For this post, I've chosen games that are currently on Kickstarter or games that recently completed a crowdfunding campaign. GAMA functions like a mini-Origins, with publishers often showing off games heading to Kickstarter — which is somewhat strange given that the audience at GAMA doesn't include regular gamers, but only retailers, distributors, and other intermediary members of the sales chain.
• Paris is a grand design from Wolfgang Kramer, Michael Kiesling, and Game Brewer that feels like a K&K game of old. Players fight for control of arrondissements surrounding the Arc de Triomphe, with players drafting special powers and scoring abilities from the outer ring of the game board, a ring upon which you can advance but never retreat. (KS link)
I don't envy the person who created this mock-up version of the game given all the curvy edges on it...
• I missed out on seeing the overview of Trekking the World from Charlie Bink and Underdog Games, an overview that I can watch only now with everyone else. Nick Bentley, an Underdog employee, was polling people prior to the campaign going live to get feedback based on the current presentation of the Kickstarter page and to see how internal calculations measured up against the wisdom of the crowd. (KS link)

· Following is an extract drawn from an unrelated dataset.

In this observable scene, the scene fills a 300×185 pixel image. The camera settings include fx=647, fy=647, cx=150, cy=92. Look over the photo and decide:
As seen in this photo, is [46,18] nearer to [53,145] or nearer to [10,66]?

• Mint Control is the latest tiny game from Justin Blaske and Five24 Labs, and while publishing the video about this area majority game, I discovered that a "mint tin" family exists in the BGG database. Only sixteen listings in that family? Someone overlooked the majority of the Cocktail Games catalog when adding titles to the group... (KS link — campaign ended)
• Ruination from Travis R. Chance and Kolossal Games is the third area majority game in this post, so perhaps I should have focused on that mechanism instead. If you can spare a few moments from your current apocalyptic location, you can discover what's shaking in this game set in a post-apocalyptic Eurasia. (KS link — campaign ended)
• Okay, Dwellings of Eldervale from Luke Laurie and Breaking Games did not finish its Kickstarter campaign (link) recently, but it does have an area majority aspect along with many other things, and the game was being shown in a nearly final version that has one hundred thousand components in it, so it seems to make sense to show off the end result.